Le terme « multiculturalisme » désigne aussi bien un fait (les sociétés sont composées de groupes culturellement distincts) qu'une politique (mise en oeuvre selon des modalités et des degrés divers) visant au final à la coexistence pacifique entre des groupes ethniquement et culturellement différents. De tout temps, des sociétés pluriculturelles ont existé et aujourd'hui moins de 10 % des pays peuvent être considérés comme culturellement homogènes. En revanche, le traitement politique de la diversité culturelle est un phénomène relativement récent. Il y a moins d'une trentaine d'années, les premières mesures politiques d'inspiration multiculturaliste furent mises en oeuvre en Amérique du Nord (Canada, Etats-Unis). Le débat sur le multiculturalisme y est récemment monté en intensité (années 1990) et s'est diffusé en Europe notamment. La doctrine multiculturaliste avance l'idée que les cultures minoritaires sont discriminées et doivent accéder à la reconnaissance publique. Pour ce faire, les spécificités culturelles doivent être protégées par des lois. C'est le droit qui va permettre de mettre en oeuvre les conditions d'une société multiculturelle.

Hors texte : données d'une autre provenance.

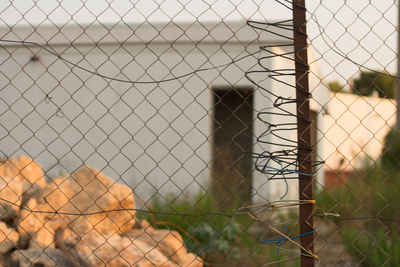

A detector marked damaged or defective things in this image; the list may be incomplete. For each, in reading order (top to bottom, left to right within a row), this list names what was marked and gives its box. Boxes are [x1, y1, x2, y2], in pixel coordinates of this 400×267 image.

rusty metal fence post [292, 1, 314, 266]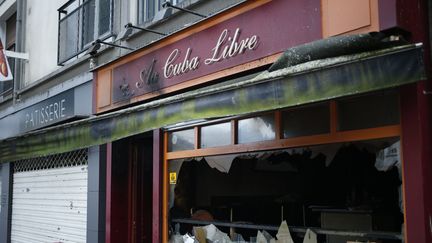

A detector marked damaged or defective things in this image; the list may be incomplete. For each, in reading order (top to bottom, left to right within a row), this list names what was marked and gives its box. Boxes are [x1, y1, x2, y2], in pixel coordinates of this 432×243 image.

burnt awning [0, 43, 426, 163]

Entre universalisme et différencialisme
Mais de quelles différences culturelles parle-t-on ? Souvent réduites à l'ethnicité (minorités ethniques autochtones ou minorités issues de l'immigration), voire à la « racialité », les différences culturelles ne concernent plus seulement les particularismes d'origine ou de tradition (religieuses, linguistiques). Les revendications se fondent de plus en plus sur des particularismes de moeurs (préférences sexuelles...), d'âge, de traits ou de handicaps physiques (obèses, aveugles, handicapés...), etc. Le multiculturalisme combat ce qu'il considère comme une forme d'ethnocentrisme (celui de la société blanche dominante). La politique monoculturaliste vise en effet à l'homogénéité culturelle par l'imposition d'une culture officielle (en premier lieu une langue nationale) s'affirmant comme la seule légitime : les autres cultures sont alors réduites dans le particularisme et la dépendance. Mais la conception du citoyen « oubliant » sa condition particulière pour incarner un prétendu universalisme s'accorde difficilement avec les conditions de la modernité. Avec la libération des moeurs et l'émancipation sexuelle, le privé a été massivement réhabilité, il revêt désormais un sens potentiellement politique. Cela peut paraître paradoxal, mais la revendication culturelle semble associée à l'individualisme moderne, à la primauté du « sujet singulier » (Alain Touraine). Elle émane de la subjectivité personnelle de ceux qui se reconnaissent dans tel ou tel particularisme et décident de s'engager collectivement dans des revendications identitaires.
Le débat d'idées entre universalisme et différencialisme, entre monoculturalisme et multiculturalisme fonctionne un peu comme un dualisme de la pensée. Il s'est d'abord organisé autour d'une querelle de philosophie politique nord-américaine : les libéraux (ou individualistes) soutiennent que l'individu est premier par rapport à sa communauté. Ils refusent les droits minoritaires qui risquent d'atteindre à la prééminence légitime de l'individu. Au contraire, les communautariens (ou collectivistes) estiment que les individus sont le produit des pratiques sociales et qu'il faut protéger les valeurs communautaires menacées par l'autonomie individuelle, et re- connaître les différences culturelles.